If any value is impossible to predict perfectly at compile time by definition that expression is illegal.

If there is an expression E consisting of at least two subexpressions A and B and the value of subexpression B depends on the value computed for subexpression A, then the chain of operators joining both subexpressions together must change precendence somewhere.

If there is no change in precedence, then because the lack of defined associativity in D the subexpressions can be evaluated in any order, regardless of any known dependencies.

Postfix expressions are _not_ left associative and stringed together do _not_ change precedence.

-manfred

Manfred Nowak wrote:
> Bruno Medeiros wrote:
> 
> [...]
> 
>>the grammar is built to support the same precedence semantics as
>>C/C++ . 
> 
> [...]
> 
> Then what?
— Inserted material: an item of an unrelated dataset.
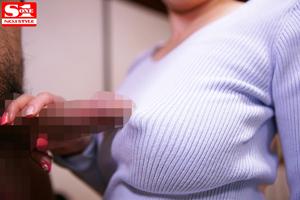 【奥田咲】ノーブラ乳首が浮いている人妻がフルボキチ○ポを乳首に押し当てる!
What has precedence to do with evaluation order and associativeness?
> 
I was thinking "precedence" in the general sense, that is both precedence between different operators (precedence per se) and precedence between several instances of the same operator (associativity).
In other words:
"the grammar is built to support the same precedence and associativity semantics as C/C++"
(I think this was somewhat implicitly obvious, because why would Walter want to copy only part of the C/C++ operator evalution rules...)

-- 
Bruno Medeiros - CS/E student
"Certain aspects of D are a pathway to many abilities some consider to be... unnatural."

Now hold on just a second.

Manfred Nowak wrote:
> If any value is impossible to predict perfectly at compile time by definition that expression is illegal.

But yet, in a previous post you stated:
> Here you claim, that the values of expressions must be known at
> compile time, which is clearly wrong.
>
> The compiler needs only knowledge upon the types of the expressions
> to generate code for the values given at runtime.

So which way is it?  Must values be reachable at compile time or not?  Clearly, not, just as you asserted previously, and I asserted recently.  As for postfix operators being lest-associative... it really just doesn't matter.  You are right insofar as the types being the important thing at compile time, however the types /are/ reachable in left-associative manner.  The /values/ are not, which means the order of evaluation at /runtime/ is different than the associativity, which is a /compile time/ property of expressions, not a /runtime/ one.

It doesn't make any sense any other way.

-- Chris Sauls

Ivan Senji wrote:

[...]
> x.a().b().c() === c(b(a(x)));
[...]

Am I right, that you start to proof your claim that some of the currently illegal expressions should be made legal by an example that is in fact illegal and then stating that it should be legal?

-manfred